The Ministers desenders of the established order, required four things. 1. That none be admitted to vote, but such as were authorized by lawful Commission. The Archbishop answered, his Majesty had written to Noblemen and Barrones, willing them to be present at this Assembly: If any man had any exception against them, they should be heard. It was replied, that they were not to except against their honorable persons or presence; but earnestly to crave, that the order of the Church might be observed, whereby it is provided, that without Commission none have place to vote in General Assemblies.
2. That the libertie of the Church be not broken in the election of the Moderator, and that a lawful leet be made to the effect. It was answered by the Archbishop, that this Assembly is convocat within the bounds of his Diocie; he would understand, who would take his place over his head.
3. That the Articles, proponed in short and general summes, might be put in forme, and amply extended, as his Majesty would have them enacted, that they be the better advised on and considered. The Archbishop answered, let alone these toyes, trouble us not with needless questions; we shall speak of these things in the Privie Conference.
4. That some of either opinion may be set apart to collect, and put in order the reasons of either side, for the more sure and easie information of the Assemblie. The Archbishop rejected this also, as impertinent.
The Archbishop proceeded to the nomination of the Privie Conference, before that the Clerk had received the Commissions.

------------------------

### Task A
Convert everything in the listing from the line containing "How far was" down to the end of the listing into a Markdown table with the columns Row and Listing line, leaving out blank lines.
The text and the listing have no connection to each other.

(A run of records)
------------------------

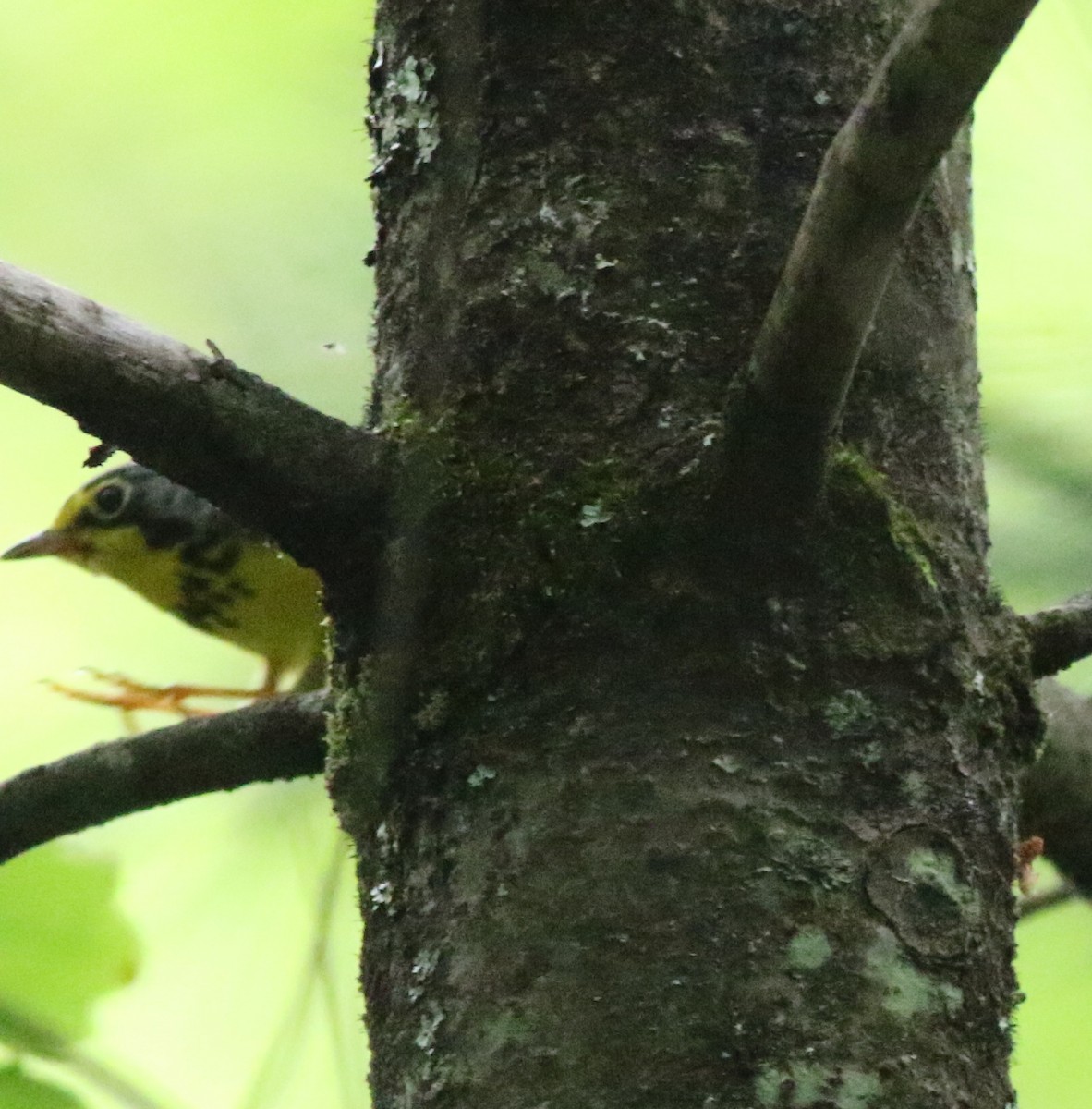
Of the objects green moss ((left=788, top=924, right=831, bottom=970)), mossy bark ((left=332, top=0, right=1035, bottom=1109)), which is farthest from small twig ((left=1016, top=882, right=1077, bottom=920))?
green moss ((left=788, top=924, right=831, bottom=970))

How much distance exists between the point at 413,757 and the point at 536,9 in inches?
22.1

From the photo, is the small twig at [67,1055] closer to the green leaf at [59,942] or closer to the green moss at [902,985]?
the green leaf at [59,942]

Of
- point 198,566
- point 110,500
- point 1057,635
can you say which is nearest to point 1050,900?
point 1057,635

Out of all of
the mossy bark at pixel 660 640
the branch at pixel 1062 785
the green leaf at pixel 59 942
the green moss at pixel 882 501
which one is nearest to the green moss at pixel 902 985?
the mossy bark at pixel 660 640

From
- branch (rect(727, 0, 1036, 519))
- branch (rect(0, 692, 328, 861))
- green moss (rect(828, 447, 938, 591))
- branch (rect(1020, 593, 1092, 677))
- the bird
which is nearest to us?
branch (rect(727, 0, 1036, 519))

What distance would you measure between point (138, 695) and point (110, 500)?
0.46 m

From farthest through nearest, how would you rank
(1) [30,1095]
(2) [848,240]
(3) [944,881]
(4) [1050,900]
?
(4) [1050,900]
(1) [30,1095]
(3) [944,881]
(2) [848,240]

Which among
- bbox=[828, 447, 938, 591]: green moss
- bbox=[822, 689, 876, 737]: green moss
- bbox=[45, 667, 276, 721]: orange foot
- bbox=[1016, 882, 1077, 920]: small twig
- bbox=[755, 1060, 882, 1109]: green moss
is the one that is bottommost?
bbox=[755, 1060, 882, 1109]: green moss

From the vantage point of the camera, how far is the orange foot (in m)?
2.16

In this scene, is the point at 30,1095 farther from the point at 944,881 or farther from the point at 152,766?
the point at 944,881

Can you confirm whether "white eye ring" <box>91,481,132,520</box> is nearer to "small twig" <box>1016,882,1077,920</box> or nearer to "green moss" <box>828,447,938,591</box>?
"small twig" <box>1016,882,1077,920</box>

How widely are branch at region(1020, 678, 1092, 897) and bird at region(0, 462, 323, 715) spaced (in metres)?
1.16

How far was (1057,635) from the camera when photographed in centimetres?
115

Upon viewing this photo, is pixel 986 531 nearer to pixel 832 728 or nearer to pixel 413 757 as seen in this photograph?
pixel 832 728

------------------------

### Task B
Answer these from the Assembly account:
(i) How many things did the Ministers require?
(ii) Where did the Archbishop say the articles would be spoken of?
(iii) Which proposal did the Archbishop reject as impertinent?

### Complete output A
| Row | Listing line |
|---|---|
| 1 | How far was (1057,635) from the camera when photographed in centimetres? |
| 2 | 115 |
| 3 | Upon viewing this photo, is pixel 986 531 nearer to pixel 832 728 or nearer to pixel 413 757 as seen in this photograph? |
| 4 | pixel 832 728 |

### Complete output B
(i) Four.
(ii) In the Privie Conference.
(iii) That some of either opinion be set apart to collect and put in order the reasons of either side.